**Task instructions**
Write out each of the entries below word for word, keeping every line in its original order.

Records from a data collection
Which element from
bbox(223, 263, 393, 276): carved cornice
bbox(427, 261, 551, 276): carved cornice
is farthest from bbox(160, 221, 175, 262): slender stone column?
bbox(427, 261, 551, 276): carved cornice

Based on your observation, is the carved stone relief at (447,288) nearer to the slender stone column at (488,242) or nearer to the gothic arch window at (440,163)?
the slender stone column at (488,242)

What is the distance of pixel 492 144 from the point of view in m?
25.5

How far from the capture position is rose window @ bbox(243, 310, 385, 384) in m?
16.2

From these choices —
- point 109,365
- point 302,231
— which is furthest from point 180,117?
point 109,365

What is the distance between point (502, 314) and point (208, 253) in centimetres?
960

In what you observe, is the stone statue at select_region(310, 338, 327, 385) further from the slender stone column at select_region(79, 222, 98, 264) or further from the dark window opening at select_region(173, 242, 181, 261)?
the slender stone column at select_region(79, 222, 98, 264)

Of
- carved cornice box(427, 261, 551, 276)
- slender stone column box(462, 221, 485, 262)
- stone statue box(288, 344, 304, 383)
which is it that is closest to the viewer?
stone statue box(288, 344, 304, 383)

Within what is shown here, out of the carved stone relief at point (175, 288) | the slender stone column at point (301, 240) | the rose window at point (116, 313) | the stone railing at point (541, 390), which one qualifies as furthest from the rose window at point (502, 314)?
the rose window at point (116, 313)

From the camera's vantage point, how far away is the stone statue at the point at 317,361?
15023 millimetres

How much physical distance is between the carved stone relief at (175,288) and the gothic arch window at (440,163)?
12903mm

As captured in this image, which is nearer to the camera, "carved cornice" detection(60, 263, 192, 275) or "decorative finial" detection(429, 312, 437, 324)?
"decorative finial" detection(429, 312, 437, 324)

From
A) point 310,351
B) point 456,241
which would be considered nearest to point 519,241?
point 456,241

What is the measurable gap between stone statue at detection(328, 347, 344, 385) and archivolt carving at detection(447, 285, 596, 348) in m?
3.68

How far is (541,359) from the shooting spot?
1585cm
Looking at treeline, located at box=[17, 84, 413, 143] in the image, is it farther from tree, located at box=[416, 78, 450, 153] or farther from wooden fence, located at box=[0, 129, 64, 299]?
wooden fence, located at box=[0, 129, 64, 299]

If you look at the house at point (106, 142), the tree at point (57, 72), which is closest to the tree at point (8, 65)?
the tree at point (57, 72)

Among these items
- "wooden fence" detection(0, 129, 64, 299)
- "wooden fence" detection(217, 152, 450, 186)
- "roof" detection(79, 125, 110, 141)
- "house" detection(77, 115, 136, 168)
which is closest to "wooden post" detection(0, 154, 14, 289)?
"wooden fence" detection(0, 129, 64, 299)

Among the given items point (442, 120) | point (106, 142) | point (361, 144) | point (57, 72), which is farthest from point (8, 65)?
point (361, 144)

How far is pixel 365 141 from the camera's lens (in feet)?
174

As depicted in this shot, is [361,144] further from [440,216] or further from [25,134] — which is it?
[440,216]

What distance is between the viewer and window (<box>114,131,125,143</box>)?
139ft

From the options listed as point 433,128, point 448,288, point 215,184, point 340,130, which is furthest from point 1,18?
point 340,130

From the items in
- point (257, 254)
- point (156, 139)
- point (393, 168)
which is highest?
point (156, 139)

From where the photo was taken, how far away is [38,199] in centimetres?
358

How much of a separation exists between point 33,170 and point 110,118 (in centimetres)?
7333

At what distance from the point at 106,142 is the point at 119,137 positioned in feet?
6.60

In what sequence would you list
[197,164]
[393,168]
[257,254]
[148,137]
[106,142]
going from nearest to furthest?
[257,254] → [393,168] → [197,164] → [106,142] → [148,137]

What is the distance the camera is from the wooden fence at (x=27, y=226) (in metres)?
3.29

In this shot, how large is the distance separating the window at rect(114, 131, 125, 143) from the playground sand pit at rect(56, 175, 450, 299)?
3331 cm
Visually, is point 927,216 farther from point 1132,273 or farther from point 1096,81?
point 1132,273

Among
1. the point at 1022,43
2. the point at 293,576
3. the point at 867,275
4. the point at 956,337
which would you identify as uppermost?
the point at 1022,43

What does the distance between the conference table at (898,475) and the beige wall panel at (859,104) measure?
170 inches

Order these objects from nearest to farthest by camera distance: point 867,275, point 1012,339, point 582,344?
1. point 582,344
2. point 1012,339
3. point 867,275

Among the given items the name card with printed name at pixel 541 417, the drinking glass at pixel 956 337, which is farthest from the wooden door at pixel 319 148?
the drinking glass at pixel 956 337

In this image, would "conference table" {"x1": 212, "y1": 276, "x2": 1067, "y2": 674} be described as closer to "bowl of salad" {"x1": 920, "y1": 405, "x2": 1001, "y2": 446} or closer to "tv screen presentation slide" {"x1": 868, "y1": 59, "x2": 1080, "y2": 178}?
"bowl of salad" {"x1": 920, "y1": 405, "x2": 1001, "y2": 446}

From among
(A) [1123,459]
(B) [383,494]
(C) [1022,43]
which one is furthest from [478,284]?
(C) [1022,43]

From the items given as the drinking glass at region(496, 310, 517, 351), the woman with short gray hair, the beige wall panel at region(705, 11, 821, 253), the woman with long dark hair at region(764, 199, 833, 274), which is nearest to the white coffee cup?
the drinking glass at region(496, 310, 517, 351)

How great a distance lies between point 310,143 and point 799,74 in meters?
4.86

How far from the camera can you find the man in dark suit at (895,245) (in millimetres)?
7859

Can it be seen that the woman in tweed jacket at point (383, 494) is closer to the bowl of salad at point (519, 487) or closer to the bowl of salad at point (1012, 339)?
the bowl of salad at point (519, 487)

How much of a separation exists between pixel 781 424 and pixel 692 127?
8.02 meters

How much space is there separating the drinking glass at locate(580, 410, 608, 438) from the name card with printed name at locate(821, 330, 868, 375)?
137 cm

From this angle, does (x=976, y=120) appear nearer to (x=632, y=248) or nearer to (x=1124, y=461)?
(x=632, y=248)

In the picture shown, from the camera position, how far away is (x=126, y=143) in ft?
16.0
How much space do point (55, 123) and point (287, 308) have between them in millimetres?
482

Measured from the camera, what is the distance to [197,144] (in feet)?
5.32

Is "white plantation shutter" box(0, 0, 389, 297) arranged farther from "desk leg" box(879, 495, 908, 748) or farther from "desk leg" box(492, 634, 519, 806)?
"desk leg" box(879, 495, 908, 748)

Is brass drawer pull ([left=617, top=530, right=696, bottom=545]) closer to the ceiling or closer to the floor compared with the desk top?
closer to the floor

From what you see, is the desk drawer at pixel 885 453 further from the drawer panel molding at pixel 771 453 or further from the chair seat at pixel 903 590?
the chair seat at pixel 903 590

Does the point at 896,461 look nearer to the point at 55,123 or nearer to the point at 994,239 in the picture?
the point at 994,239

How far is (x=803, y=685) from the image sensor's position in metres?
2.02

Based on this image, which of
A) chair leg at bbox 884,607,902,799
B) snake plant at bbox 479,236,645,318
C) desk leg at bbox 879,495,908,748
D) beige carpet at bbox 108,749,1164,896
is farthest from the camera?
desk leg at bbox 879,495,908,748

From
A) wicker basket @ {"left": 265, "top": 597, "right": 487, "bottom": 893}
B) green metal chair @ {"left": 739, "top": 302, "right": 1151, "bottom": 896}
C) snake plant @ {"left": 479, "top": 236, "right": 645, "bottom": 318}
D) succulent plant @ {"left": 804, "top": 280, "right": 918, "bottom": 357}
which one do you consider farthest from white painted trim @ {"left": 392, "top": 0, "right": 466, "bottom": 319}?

**Output for this exercise**
Which element from
bbox(223, 263, 393, 276): carved cornice
bbox(427, 261, 551, 276): carved cornice
is farthest from bbox(160, 221, 175, 262): slender stone column?
bbox(427, 261, 551, 276): carved cornice

Based on your observation, is the carved stone relief at (447,288) nearer to the slender stone column at (488,242) or nearer to the gothic arch window at (440,163)?
the slender stone column at (488,242)

What is the distance of pixel 492 144 from the point of view in m?
25.5

How far from the capture position is rose window @ bbox(243, 310, 385, 384) in m?
16.2

From these choices —
- point 109,365
- point 302,231
— which is furthest from point 180,117?
point 109,365

What is the distance between point (502, 314) and point (208, 253) in centimetres?
960

In what you observe, is the stone statue at select_region(310, 338, 327, 385) further from the slender stone column at select_region(79, 222, 98, 264) or further from the dark window opening at select_region(173, 242, 181, 261)?
the slender stone column at select_region(79, 222, 98, 264)

Of
- carved cornice box(427, 261, 551, 276)
- slender stone column box(462, 221, 485, 262)
- stone statue box(288, 344, 304, 383)
which is it that is closest to the viewer?
stone statue box(288, 344, 304, 383)

Within what is shown here, out of the carved stone relief at point (175, 288) | the slender stone column at point (301, 240) | the rose window at point (116, 313) | the stone railing at point (541, 390), which one qualifies as furthest from the rose window at point (502, 314)?
the rose window at point (116, 313)

From the camera's vantage point, how far away is the stone statue at the point at 317,361?
15023 millimetres

How much physical distance is between the carved stone relief at (175,288) and the gothic arch window at (440,163)?
12903mm

As captured in this image, which is nearer to the camera, "carved cornice" detection(60, 263, 192, 275) or "decorative finial" detection(429, 312, 437, 324)?
"decorative finial" detection(429, 312, 437, 324)

From
A) point 310,351
B) point 456,241
which would be considered nearest to point 519,241?
point 456,241

What is the measurable gap between stone statue at detection(328, 347, 344, 385) and archivolt carving at detection(447, 285, 596, 348) in m?
3.68

How far is (541,359) from the shooting spot?
1585cm
Looking at treeline, located at box=[17, 84, 413, 143] in the image, is it farther from tree, located at box=[416, 78, 450, 153] or farther from wooden fence, located at box=[0, 129, 64, 299]?
wooden fence, located at box=[0, 129, 64, 299]

If you look at the house at point (106, 142), the tree at point (57, 72), which is closest to the tree at point (8, 65)?
the tree at point (57, 72)

Among these items
- "wooden fence" detection(0, 129, 64, 299)
- "wooden fence" detection(217, 152, 450, 186)
- "roof" detection(79, 125, 110, 141)
- "house" detection(77, 115, 136, 168)
which is closest to "wooden post" detection(0, 154, 14, 289)?
"wooden fence" detection(0, 129, 64, 299)

Among the given items point (442, 120) | point (106, 142) | point (361, 144) | point (57, 72), which is farthest from point (8, 65)?
point (361, 144)

How far is pixel 365 141 from the camera's lens (in feet)?
174

As depicted in this shot, is [361,144] further from [440,216] or further from [25,134] — which is it?
[440,216]

What distance is between the viewer and window (<box>114,131,125,143</box>)?
139ft

From the options listed as point 433,128, point 448,288, point 215,184, point 340,130, which is furthest from point 1,18?
point 340,130

From the items in
- point (257, 254)
- point (156, 139)
- point (393, 168)
which is highest?
point (156, 139)

From where the photo was taken, how far away is [38,199] in centimetres?
358

How much of a separation exists between point 33,170 and point 110,118 (in centimetres)?
7333

At what distance from the point at 106,142 is the point at 119,137 positioned in feet?
6.60

In what sequence would you list
[197,164]
[393,168]
[257,254]
[148,137]
[106,142]
going from nearest to furthest?
[257,254] → [393,168] → [197,164] → [106,142] → [148,137]

What is the distance the camera is from the wooden fence at (x=27, y=226) (in metres)?
3.29

In this shot, how large is the distance separating the window at rect(114, 131, 125, 143) from the playground sand pit at rect(56, 175, 450, 299)?
3331 cm
Visually, is point 927,216 farther from point 1132,273 or farther from point 1096,81?
point 1132,273

Among
1. the point at 1022,43
2. the point at 293,576
3. the point at 867,275
4. the point at 956,337
which would you identify as uppermost?
the point at 1022,43

What does the distance between the conference table at (898,475) and the beige wall panel at (859,104) measure?
170 inches

Order these objects from nearest to farthest by camera distance: point 867,275, point 1012,339, point 582,344?
1. point 582,344
2. point 1012,339
3. point 867,275

Among the given items the name card with printed name at pixel 541 417, the drinking glass at pixel 956 337, which is farthest from the wooden door at pixel 319 148?
the drinking glass at pixel 956 337

In this image, would "conference table" {"x1": 212, "y1": 276, "x2": 1067, "y2": 674} be described as closer to "bowl of salad" {"x1": 920, "y1": 405, "x2": 1001, "y2": 446} or closer to "tv screen presentation slide" {"x1": 868, "y1": 59, "x2": 1080, "y2": 178}?
"bowl of salad" {"x1": 920, "y1": 405, "x2": 1001, "y2": 446}

From among
(A) [1123,459]
(B) [383,494]
(C) [1022,43]
which one is furthest from [478,284]?
(C) [1022,43]

From the items given as the drinking glass at region(496, 310, 517, 351), the woman with short gray hair, the beige wall panel at region(705, 11, 821, 253), the woman with long dark hair at region(764, 199, 833, 274), which is nearest to the white coffee cup?
the drinking glass at region(496, 310, 517, 351)

How great a distance lies between point 310,143 and point 799,74 in meters?
4.86

How far from the camera can you find the man in dark suit at (895,245) (in millimetres)?
7859

Can it be seen that the woman in tweed jacket at point (383, 494) is closer to the bowl of salad at point (519, 487) or closer to the bowl of salad at point (1012, 339)?
the bowl of salad at point (519, 487)

How much of a separation exists between pixel 781 424 and pixel 692 127?
8.02 meters

How much space is there separating the drinking glass at locate(580, 410, 608, 438) from the name card with printed name at locate(821, 330, 868, 375)?
137 cm

From this angle, does (x=976, y=120) appear nearer to (x=632, y=248) or nearer to (x=1124, y=461)?
(x=632, y=248)

In the picture shown, from the camera position, how far away is (x=126, y=143) in ft?
16.0
How much space do point (55, 123) and point (287, 308) have between them in millimetres?
482

Measured from the camera, what is the distance to [197,144] (in feet)?
5.32

Is "white plantation shutter" box(0, 0, 389, 297) arranged farther from "desk leg" box(879, 495, 908, 748) or farther from "desk leg" box(492, 634, 519, 806)?
"desk leg" box(879, 495, 908, 748)

Is brass drawer pull ([left=617, top=530, right=696, bottom=545]) closer to the ceiling or closer to the floor compared with the desk top?
closer to the floor

From what you see, is the desk drawer at pixel 885 453 further from the drawer panel molding at pixel 771 453 or further from the chair seat at pixel 903 590?
the chair seat at pixel 903 590

Does the point at 896,461 look nearer to the point at 55,123 or nearer to the point at 994,239 in the picture?
the point at 994,239

How far is (x=803, y=685) from the image sensor's position in metres?
2.02

Based on this image, which of
A) chair leg at bbox 884,607,902,799
B) snake plant at bbox 479,236,645,318
C) desk leg at bbox 879,495,908,748
D) beige carpet at bbox 108,749,1164,896
is farthest from the camera?
desk leg at bbox 879,495,908,748

From
A) wicker basket @ {"left": 265, "top": 597, "right": 487, "bottom": 893}
B) green metal chair @ {"left": 739, "top": 302, "right": 1151, "bottom": 896}
C) snake plant @ {"left": 479, "top": 236, "right": 645, "bottom": 318}
D) succulent plant @ {"left": 804, "top": 280, "right": 918, "bottom": 357}
which one do you consider farthest from white painted trim @ {"left": 392, "top": 0, "right": 466, "bottom": 319}?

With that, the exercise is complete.